Os dados são mencionados em um artigo de opinião sobre a campanha Maio Amarelo. O texto defende que o trânsito não é feito apenas de veículos, vias e regras, mas de pessoas. Por isso, a segurança viária envolve empatia, cuidado e respeito.
O autor afirma que os números não devem ser vistos como estatística distante. Cada morte representa uma história interrompida e cada ferido carrega consequências físicas, emocionais e familiares. As infrações mostram que muitos motoristas enxergam o trânsito como um espaço individual, quando ele deveria ser um pacto coletivo.
Dirigir exige técnica e consciência. A empatia aparece ao entender que pedestres, ciclistas, motociclistas e motoristas de aplicativo estão todos tentando chegar a algum lugar.
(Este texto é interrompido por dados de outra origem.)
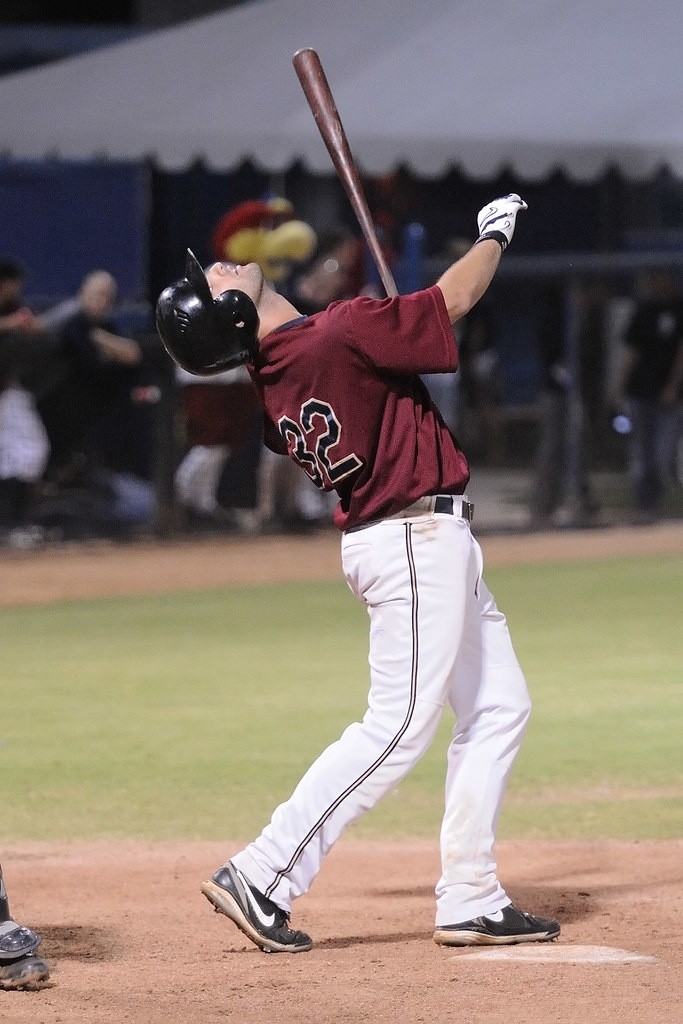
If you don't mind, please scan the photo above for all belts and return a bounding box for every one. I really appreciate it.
[433,497,476,524]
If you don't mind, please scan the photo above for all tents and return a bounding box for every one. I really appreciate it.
[0,0,683,518]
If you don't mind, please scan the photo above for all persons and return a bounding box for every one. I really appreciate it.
[0,212,683,544]
[0,866,49,990]
[175,191,561,951]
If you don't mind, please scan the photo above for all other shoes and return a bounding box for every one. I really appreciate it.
[0,869,53,989]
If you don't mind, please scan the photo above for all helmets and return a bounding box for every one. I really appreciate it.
[156,247,260,376]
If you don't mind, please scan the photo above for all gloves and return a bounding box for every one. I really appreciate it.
[473,192,528,250]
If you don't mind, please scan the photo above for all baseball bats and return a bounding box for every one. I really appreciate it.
[287,40,406,304]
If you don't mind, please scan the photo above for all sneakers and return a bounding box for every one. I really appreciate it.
[199,859,312,952]
[434,903,560,947]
O cuidado está em escolhas simples, como reduzir a velocidade, não usar o celular e respeitar a faixa. O respeito é reconhecer que nenhuma urgência pessoal vale mais do que uma vida.
A campanha Maio Amarelo convida a sair do automático. O artigo defende que é preciso transformar o trânsito em um espaço de cidadania, e não apenas de deslocamento. A habilitação não deve ser vista como permissão para conduzir, mas como compromisso com a vida.
O texto conclui que o futuro da mobilidade não depende apenas de veículos mais modernos, elétricos ou conectados. Depende, antes de tudo, de motoristas mais conscientes.